OPEC ministers remained in a closed-door meeting early Thursday evening after members decided to keep the production ceiling unchanged, people familiar with the matter said.

"They have agreed to keep the ceiling at 30 million barrels a day," a non-Gulf delegate said.

Three delegates from different OPEC member nations said the group had reached a decision to keep the output ceiling unchanged, but the closed-door meeting continued at 1700 GMT.

One delegate said the group had also discussed candidates for a new OPEC secretary general. It was unclear, however, whether a deal would be reached on the choice of a candidate to replace Secretary General Abdalla Salem el-Badri, who has held the post since January, 2007. Mr. el-Badri is set to leave at the end of the year.
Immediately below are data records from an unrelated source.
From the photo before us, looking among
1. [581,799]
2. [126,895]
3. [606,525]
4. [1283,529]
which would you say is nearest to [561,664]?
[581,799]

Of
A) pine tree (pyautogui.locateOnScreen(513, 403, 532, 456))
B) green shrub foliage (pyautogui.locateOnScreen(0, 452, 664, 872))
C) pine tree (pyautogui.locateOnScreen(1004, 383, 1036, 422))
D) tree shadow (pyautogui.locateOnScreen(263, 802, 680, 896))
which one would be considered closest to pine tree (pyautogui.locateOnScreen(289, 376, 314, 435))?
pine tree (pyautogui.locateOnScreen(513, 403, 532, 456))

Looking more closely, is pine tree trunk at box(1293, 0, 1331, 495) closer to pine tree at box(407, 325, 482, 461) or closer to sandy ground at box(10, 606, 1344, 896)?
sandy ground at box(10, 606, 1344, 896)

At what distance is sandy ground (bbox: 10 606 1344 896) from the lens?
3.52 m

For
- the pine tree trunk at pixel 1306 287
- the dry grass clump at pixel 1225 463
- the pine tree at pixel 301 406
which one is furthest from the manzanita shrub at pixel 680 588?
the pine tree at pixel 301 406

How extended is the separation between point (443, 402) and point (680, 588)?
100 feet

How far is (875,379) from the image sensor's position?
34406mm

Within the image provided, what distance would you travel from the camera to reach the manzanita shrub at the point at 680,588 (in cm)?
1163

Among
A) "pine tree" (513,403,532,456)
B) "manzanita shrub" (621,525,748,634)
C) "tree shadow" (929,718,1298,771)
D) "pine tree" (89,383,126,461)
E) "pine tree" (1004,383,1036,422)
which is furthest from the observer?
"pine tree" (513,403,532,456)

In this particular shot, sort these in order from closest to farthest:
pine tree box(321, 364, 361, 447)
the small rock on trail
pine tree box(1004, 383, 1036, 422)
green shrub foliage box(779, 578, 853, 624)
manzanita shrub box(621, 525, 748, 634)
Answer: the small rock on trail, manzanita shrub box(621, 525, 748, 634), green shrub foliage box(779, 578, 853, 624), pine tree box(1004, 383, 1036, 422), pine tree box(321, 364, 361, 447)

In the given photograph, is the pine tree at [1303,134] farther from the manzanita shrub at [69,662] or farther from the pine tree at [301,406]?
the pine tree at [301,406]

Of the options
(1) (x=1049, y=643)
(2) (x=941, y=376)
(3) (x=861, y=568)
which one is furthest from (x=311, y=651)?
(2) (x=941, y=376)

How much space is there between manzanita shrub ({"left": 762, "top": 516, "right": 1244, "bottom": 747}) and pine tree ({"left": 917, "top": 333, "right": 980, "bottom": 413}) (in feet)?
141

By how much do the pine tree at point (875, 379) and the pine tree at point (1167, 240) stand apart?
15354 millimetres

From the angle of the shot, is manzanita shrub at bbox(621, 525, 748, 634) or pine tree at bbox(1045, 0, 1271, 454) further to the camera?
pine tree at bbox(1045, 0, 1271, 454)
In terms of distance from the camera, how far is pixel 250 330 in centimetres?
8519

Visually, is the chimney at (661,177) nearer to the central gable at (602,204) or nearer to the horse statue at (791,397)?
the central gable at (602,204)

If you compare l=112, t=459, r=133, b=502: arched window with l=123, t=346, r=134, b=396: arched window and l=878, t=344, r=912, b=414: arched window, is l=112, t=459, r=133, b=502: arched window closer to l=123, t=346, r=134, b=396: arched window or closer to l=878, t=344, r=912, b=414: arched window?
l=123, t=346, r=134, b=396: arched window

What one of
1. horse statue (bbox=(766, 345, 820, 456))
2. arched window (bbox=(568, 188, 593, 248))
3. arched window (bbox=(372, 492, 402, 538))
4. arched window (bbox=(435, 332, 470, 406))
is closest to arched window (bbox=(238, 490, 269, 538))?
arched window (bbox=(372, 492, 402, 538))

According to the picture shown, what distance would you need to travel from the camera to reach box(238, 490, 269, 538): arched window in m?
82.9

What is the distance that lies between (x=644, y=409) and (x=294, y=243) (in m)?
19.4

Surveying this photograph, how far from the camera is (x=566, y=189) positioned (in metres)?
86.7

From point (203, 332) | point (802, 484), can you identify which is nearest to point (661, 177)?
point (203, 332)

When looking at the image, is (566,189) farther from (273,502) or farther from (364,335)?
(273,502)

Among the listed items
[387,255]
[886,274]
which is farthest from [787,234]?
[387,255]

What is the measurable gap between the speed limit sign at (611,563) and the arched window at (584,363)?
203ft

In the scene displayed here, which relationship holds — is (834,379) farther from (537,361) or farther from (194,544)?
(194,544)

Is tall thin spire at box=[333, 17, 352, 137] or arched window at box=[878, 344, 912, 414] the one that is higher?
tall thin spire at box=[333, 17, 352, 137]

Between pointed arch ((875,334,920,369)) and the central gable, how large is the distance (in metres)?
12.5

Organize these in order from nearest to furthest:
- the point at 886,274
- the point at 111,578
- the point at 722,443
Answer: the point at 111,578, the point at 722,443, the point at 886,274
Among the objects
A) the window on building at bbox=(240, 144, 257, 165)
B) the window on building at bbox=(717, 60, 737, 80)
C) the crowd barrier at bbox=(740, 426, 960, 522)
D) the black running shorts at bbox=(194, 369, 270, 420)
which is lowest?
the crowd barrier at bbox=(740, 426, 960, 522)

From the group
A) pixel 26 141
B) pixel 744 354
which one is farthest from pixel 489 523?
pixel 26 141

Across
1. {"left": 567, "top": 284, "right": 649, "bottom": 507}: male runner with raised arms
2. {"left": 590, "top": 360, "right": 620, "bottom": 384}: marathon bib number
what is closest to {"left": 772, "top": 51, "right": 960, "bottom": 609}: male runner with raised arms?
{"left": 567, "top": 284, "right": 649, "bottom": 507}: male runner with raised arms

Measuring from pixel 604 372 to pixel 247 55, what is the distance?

Saudi Arabia and Iran have each proposed their own candidates for the post.

The Algerie Presse Service, Algeria's official news agency, also reported on its website Thursday evening that the organization had agreed to maintain its ceiling on production of 30 million barrels a day.

But several members, before the meeting, pointed Thursday to the possibility of an emergency meeting, should oil prices continue to slide. Oil prices have lost more than 20% of their value in recent weeks amid concerns about weak global economic growth.

Kuwait oil minister Hani Abdulaziz Hussain, who is considered one of the group's more consumer-friendly members, told reporters in a pre-meeting scrum that oil prices around $100 a barrel are "acceptable and reasonable" and that the group could meet again if oil prices slip below $90 a barrel.

Iranian oil minister Rostam Ghasemi said he was satisfied with oil prices between $100 and $120 a barrel. "If prices go down further, definitely we will have a meeting," he said.

As is often the case at OPEC meetings, Thursday's agreement to maintain current output comes against a backdrop of uncertainty in the oil market. This time, the key questions concern the effect of economic weakness on oil demand and the issue of just how much Iranian oil will leave the oil market due to international sanctions on the Islamic Republic.

In recent months, OPEC members have been pumping well above the production ceiling of 30 million barrels a day set at the group's last meeting in December. OPEC members in May pumped close to 31.6 million barrels a day, according to the OPEC monthly report this week, citing secondary sources. Those figures include Saudi output of around 9.9 million barrels a day, an extremely high level.

The lofty Saudi output follows lobbying of Saudi Arabia by the United States, the European Union and others to raise output in anticipation of sanctions on Iran.

Other OPEC members this week expressed criticism of Gulf countries for boosting output so aggressively in spite of the weakening economy.

Credit Suisse this week warned that oil prices could fall steeply if the euro-zone crisis instigates a severe credit crunch.

In the bank's "worst-case" scenario, which sees a repeat of the 2008 recession, the price of oil would tumble to $50 a barrel and would fail to recover much beyond $80 a barrel for the next few years, it said in a note released Wednesday.

Venezuelan oil minister Rafael Ramirez earlier this week vowed to press Gulf countries on their "overproduction."

"It will have to be reduced," Mr. Ramirez said Tuesday.

Because of this excess supply, "We are worried about the stabilization of the price. The price has lost $30 in two months. We believe that the price has to be over $100 a barrel," Mr. Ramirez said.